** Opening Page excerpt block **

Challenges we ran into

Our largest challenge was integration and debugging. Integration was initially problematic because we were merging many different frameworks together, from React to Flask to LLM backend libraries. Though React’s standard practice is for API endpoints to rest in the src/api folder in our local files, we could then not integrate the Python LLM libraries as their own API endpoints at the same time. Hence, we had to host all of the API routes in Flask, which came with its own challenges when coming into conflict with next.js caching at times, which we were able to solve in the last few minutes.

Another big challenge was generating our custom relationship map graph visualization by reworking llama-index’s source code. For one, llama-index was a new library for us to parse through, let alone customize for our own use. We had to change their knowledge map—which maps subjects to objects with the edges being “relationships” or verbs, to correlations where the vertices were subnodes of documents and classified them by owner document. We then made the edges to be the “ideas” that each sub-node may share, and upon hovering over each vertex, one can see the entire node’s text contents. For fun, pyvis also allows you to move the graph around with simulated physics :D

Accomplishments that we're proud of

We are very proud of the end-to-end application that we were able to build as well as being able to overcome many technical challenges along the way. Our project involved having to heavily customize the llama-index source code to meet our needs (especially regarding the knowledge graph index library), and it was also great to build an application with cutting-edge large language models, something we hadn’t really done before. Moreover, we were able to integrate many different functions—a Flask server backend connecting to React frontend with a Pinecone vector database and llama-index querying all together in one application. We are proud of our end result both as a functioning application and as a great learning experience with using cutting-edge technology for us as well.

What we learned

We learned a lot about LLMs during this hackathon. While we have experience in classical machine learning development, it was exciting to try our hands at developing applications centered around transformer models. Moreover, the chance to delve deep into APIs of services like LlamaIndex, Pinecone, OpenAI, and Langchain was invaluable. We also learned so much about the structure of LLMs and prompt engineering, and as aspiring machine learning developers, we’re truly excited to see how these models completely change how we make new technology in the world, and even how we think and problem-solve as individuals. Thank you for the free credits and for this wonderful opportunity!

** Closing Page excerpt block **
** Opening Dataset excerpt block **

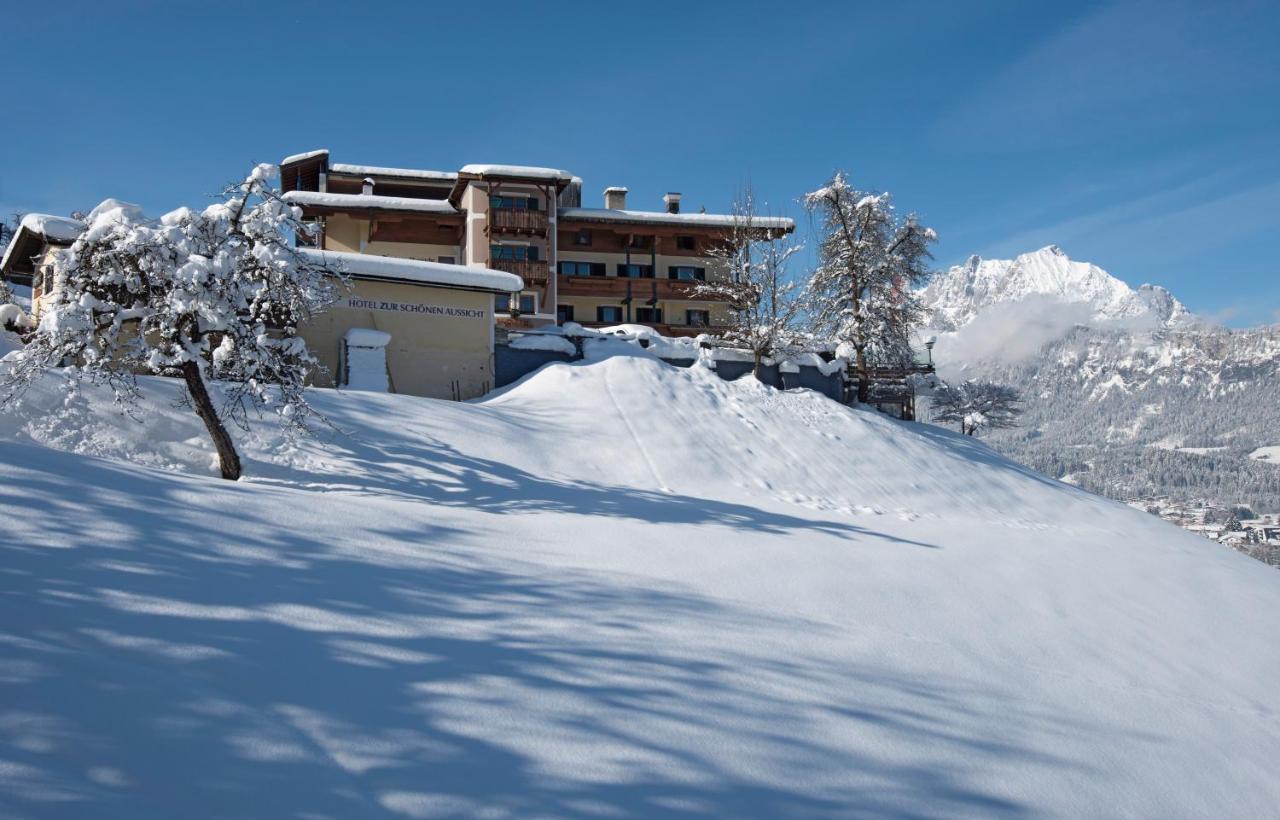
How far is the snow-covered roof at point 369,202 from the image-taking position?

** Closing Dataset excerpt block **

→ What you will do:
a) In the hackathon project writeup, where did the team end up hosting all of the API routes?
b) Carry on the hackathon project writeup from its last sentence.

→ Per-task outputs:
a) In Flask.

b)
What's next for Maize

Maize plans to integrate more user-friendly features that allow transformation of multiple file types (like PDFs and .docx) into readable and processable text. Additionally, we hope to expand the education applications and scope of our company by allowing users to upload images of text (such as ancient manuscripts stored online), and using image-text processing to incorporate those documents into our Maize granary.

Fundamentally, we hope that our file management pipeline can act as a centralized hub for students, educators, and the corporate world alike to streamline their document search process and gain contextualized insights and analysis about their data. Moreover, our website will continue to act as a long-term storage and memory database while also expanding educational tools— by providing accurate, meaningful visualization tools to view relationships ideas in different sources (and discover shared nuances between seemingly disparate concepts), students and educators can use the language-analysis capability of Maize to learn and teach.

We hope to integrate with existing file storage sources on the cloud like Google Drive and Microsoft OneDrive to provide multi-document analytical plugins. In this fashion, we reach a greater audience and allow existing tools to utilize the power of our product, expanding the resources we have access to as we grow Maize into a standalone, solitary silo of strength.